エダヒロ・ライブラリー執筆・連載

2007年08月31日

SPM

 

 IPCCがIntergovernmental Panel on Climate Changeの頭文字で「気候変動に関する政府間パネル」であることはご存じの方も多いでしょう。最初のinterは「~間」という意味で、たとえばinternational はnation(国)の間、つまり「国際的な」の意味。intercontinentalはcontinent(大陸)の間、つまり「大陸間」となります。

 世界気象機関(WMO)と国連環境計画(UNEP)が1988年に設立した国連の組織で、その任務は、「各国の政府から推薦された科学者の参加のもと、地球温暖化に関する科学的・技術的・社会経済的な評価を行い、得られた知見を、政策決定者をはじめ広く一般に利用してもらうこと」です。

 この組織が科学者の集まりだと知っていても、その重要な任務のひとつが、「得られた知見を、政策決定者をはじめ広く一般に利用してもらうこと」であることは初めて知った、という人も多いことでしょう。

 今年に入って出されたIPCCの第4次評価報告書にも、この任務に基づいて、SPMという要約が付いています。SPMはSummery for Policy Makersの略語で、summeryは「要約」、policy makersは文字通り「政策を作る人々」、つまり政策決定者向け要約です。

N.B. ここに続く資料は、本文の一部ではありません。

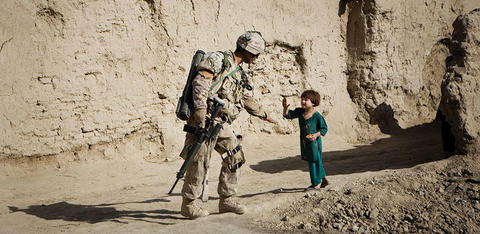 Soldier giving a child a high five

 IPCCには3つの作業部会があり、第1作業部会は「科学的根拠」、気候システムおよび気候変化についての評価を行います。第2作業部会は「影響、適応、脆弱性」で、生態系、社会・経済などの各分野における影響および適応策についての評価を担当しており、第3作業部会は気候変化に対する「緩和策」についての評価を行います。

 それぞれの作業部会の評価報告書にSPMがついています。

 IPCCの文書を読むときのひとつの鍵は、可能性や確信度、不確実性の表現です。例えば、科学的知見を扱う第1作業部会では、「ほぼ確実である」(virtually certain・確率99%以上)、「可能性が極めて高い」(extremely likely・確率95%以上)、「可能性が非常に高い」(very likely・確率90%以上)、可能性が高い(likely・確率66%以上)、「どちらかといえば」(more likely than not・確率50%以上)と可能性に関する表現と基準を定め、ある結果が将来起こる、もしくは起きつつある場合に対する確率を評価しています。

 政策決定者に科学者の知見や議論を伝えるために書かれたSPMは、簡潔にまとめられており、私たちもぜひ読むべき文書です。

 参加している研究者は「IPCCの本文にもぜひ目を通してほしい。少なくともTSだけでも読んでほしい」と言います。TSはTechnical Summery(テクニカル・サマリー)です。SPMが政府の承認を受けなくてはならないのに対し、本文やテクニカル・サマリーには科学者の書いた言葉そのままが載っています。ぜひあわせて読みたいものです。